The first thing you need is a good administrator. Poscimur works on the basis of individual responsibility, in that each singer obtains their own copies of the music for a particular venue and is responsible for being familiar with it on arrival. Some of us are professional musicians (we count the Assistant Master of Music of a provincial cathedral as one of our singers, and the Head of Music at a leading independent school as another) and others are skilled and experienced amateurs. Rehearsals are usually on the day, but for particularly complex venues the Director of Music holds rehearsals in the run up to events, and you may wish to consider for choirs that draw their singers from long distances asking some of your more proficient musicians to run regional rehearsals to a schedule so everyone has the opportunity to come prepared.

Of course, with resources all over the internet, this may not be entirely necessary. I’ve rehearsed a choir unfamiliar with chant for a mass on the feast of Christ the King using the resources on Watershed, and that has worked well. Geography need not be a limiting factor these days.

The other major issues are funding and recruitment. Any choir that fails to continually recruit will eventually wither, especially if the model you are following is to book in for certain events. You may have to ask for certain levels of commitment in order for it to work initially, but as the choir grows organically you can rely on your regulars who turn up all the time as well as those who can’t be at all places you sing at. Universities can be good recruiting grounds, especially as many academics are also budding musicians, not just the student body! Don’t be afraid to contact local choirs, many people sing in more than one choir and as long as you don’t deprive other choirs of their singers at key dates they are usually more than happy to help you recruit, providing you help them out when asked. As you grow, so will the potential for funding. Most choirs will charge small fees to cover admin costs. You may also need to decide if, and when to “vest” and whether your singers will invest in buying their own cassock and if you have the resources to subsidise this, though a vested choir is more likely to be invited to sing at acts of public worship than an unvested one.

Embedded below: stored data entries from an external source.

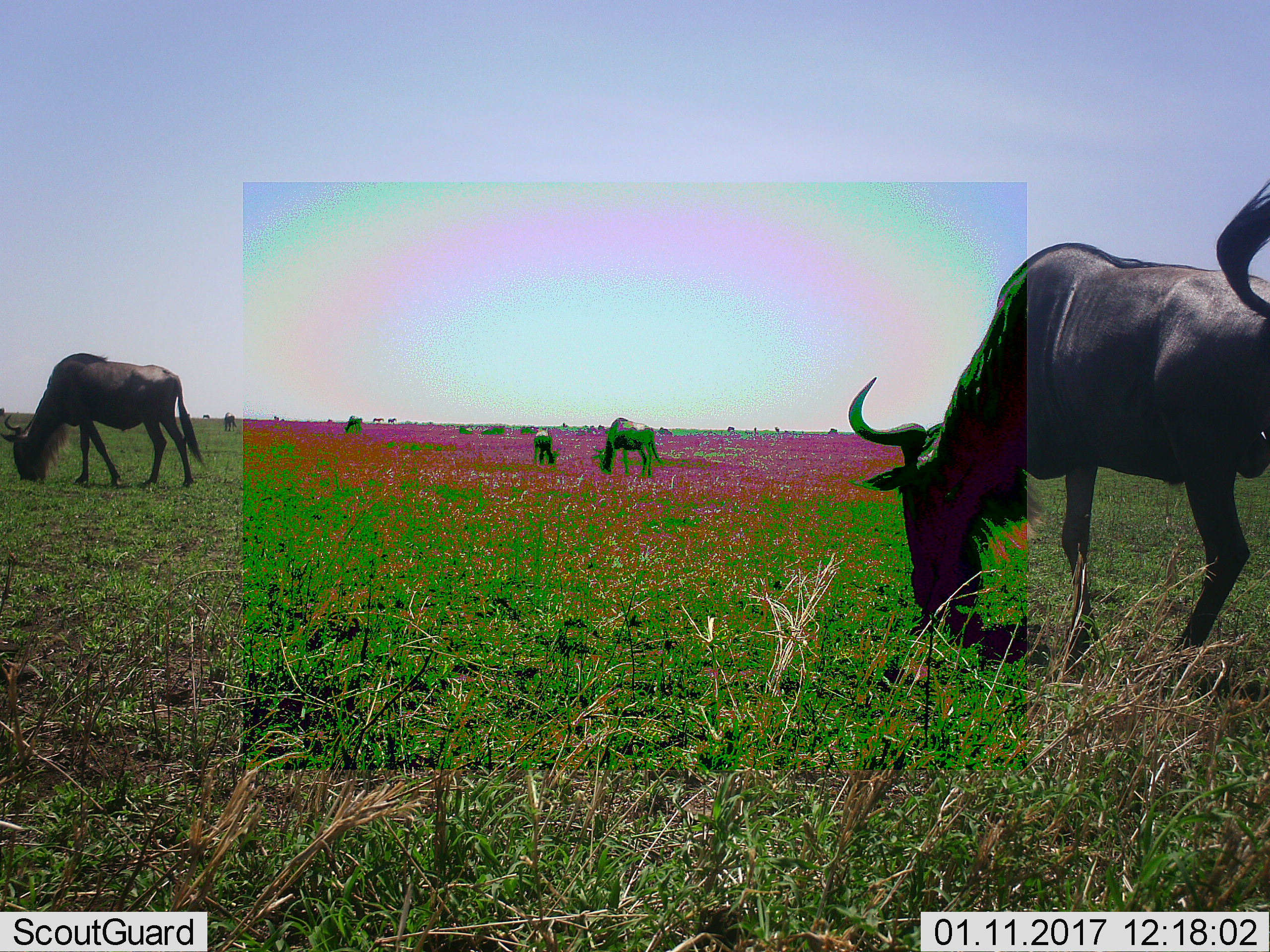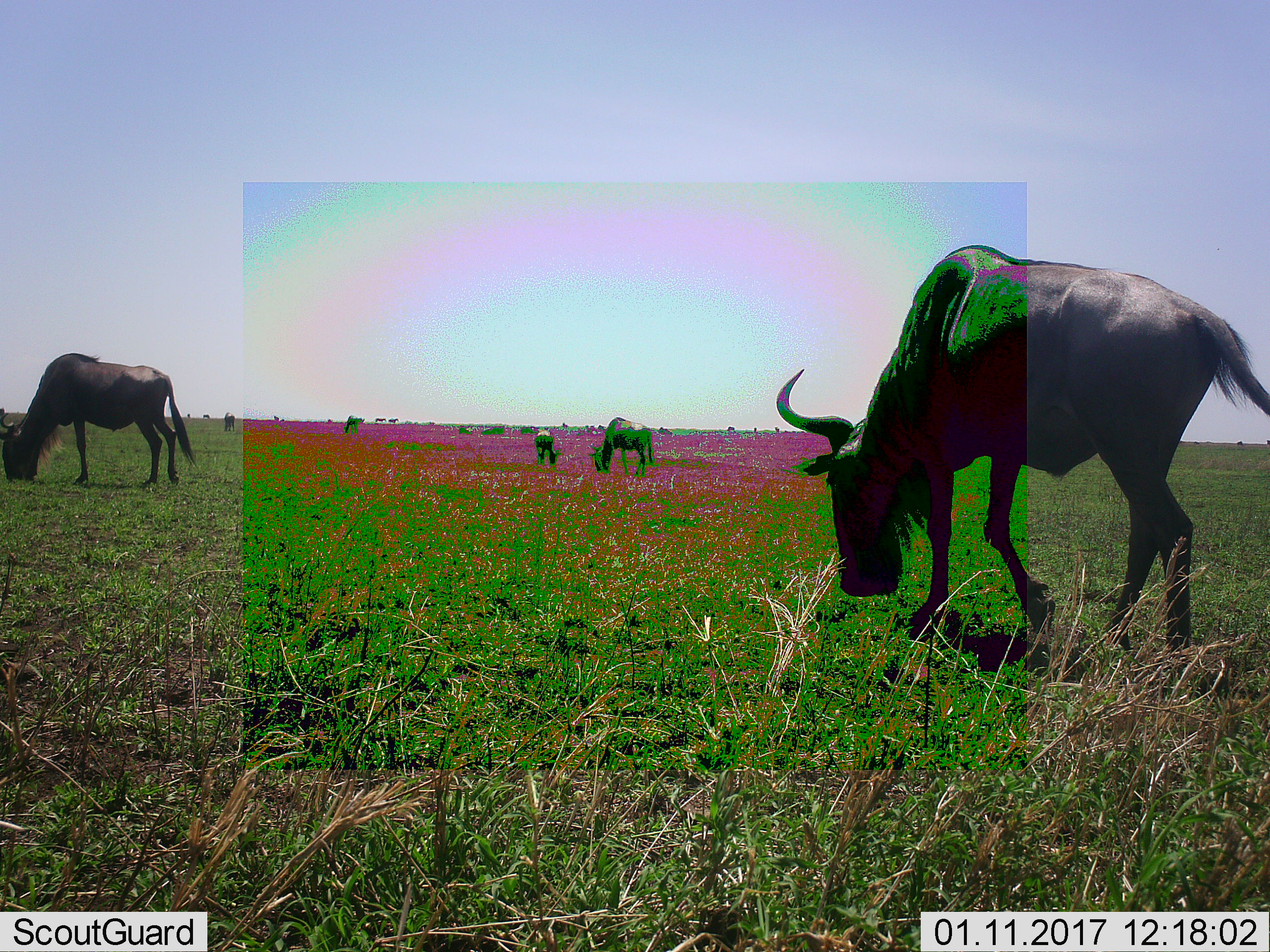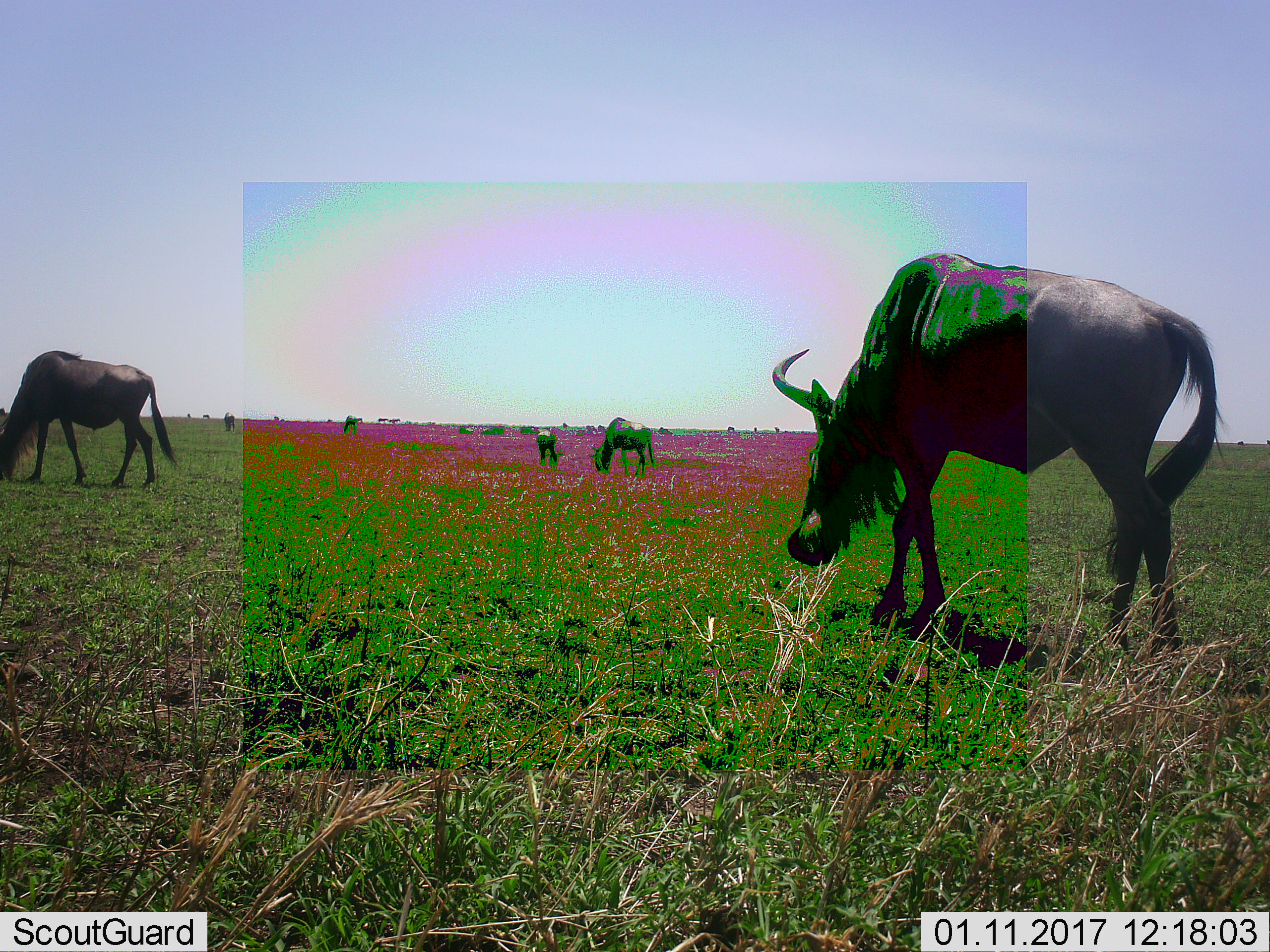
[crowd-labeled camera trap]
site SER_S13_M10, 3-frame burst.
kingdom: Animalia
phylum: Chordata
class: Mammalia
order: Artiodactyla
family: Bovidae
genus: Connochaetes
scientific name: Connochaetes taurinus taurinus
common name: blue wildebeest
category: wildebeestblue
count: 11-50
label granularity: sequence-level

The other thing you will need is a recording. This is cheap and easy to achieve and it gives a Director of Music at a church considering your offer to sing the opportunity to judge your standards. Once you have a reputation for a particular repertoire and standard then repeat invitations should be easy to come by, but a recording will often be the substitute for an audition. It would also help to be affiliated to a musical body such as the Royal School of Church Music and its international equivalents.

What I’m hoping to achieve by sharing this is to encourage anyone who feels the same frustrations I have about the lack of supply to meet the choral demand to perhaps consider entering the market. What’s really changed in the past 5 years or so is the level of freely available resources that enables this kind of ad hoc choir to function. If the willingness is there, and the enthusiasm, then eventually even those places that have not warmed to the notion of chant, polyphony, and psalmody resounding from their quires and galleries in recent years may find it hard to say no to the occasional visit from your deputising choir and who knows what will grow from there?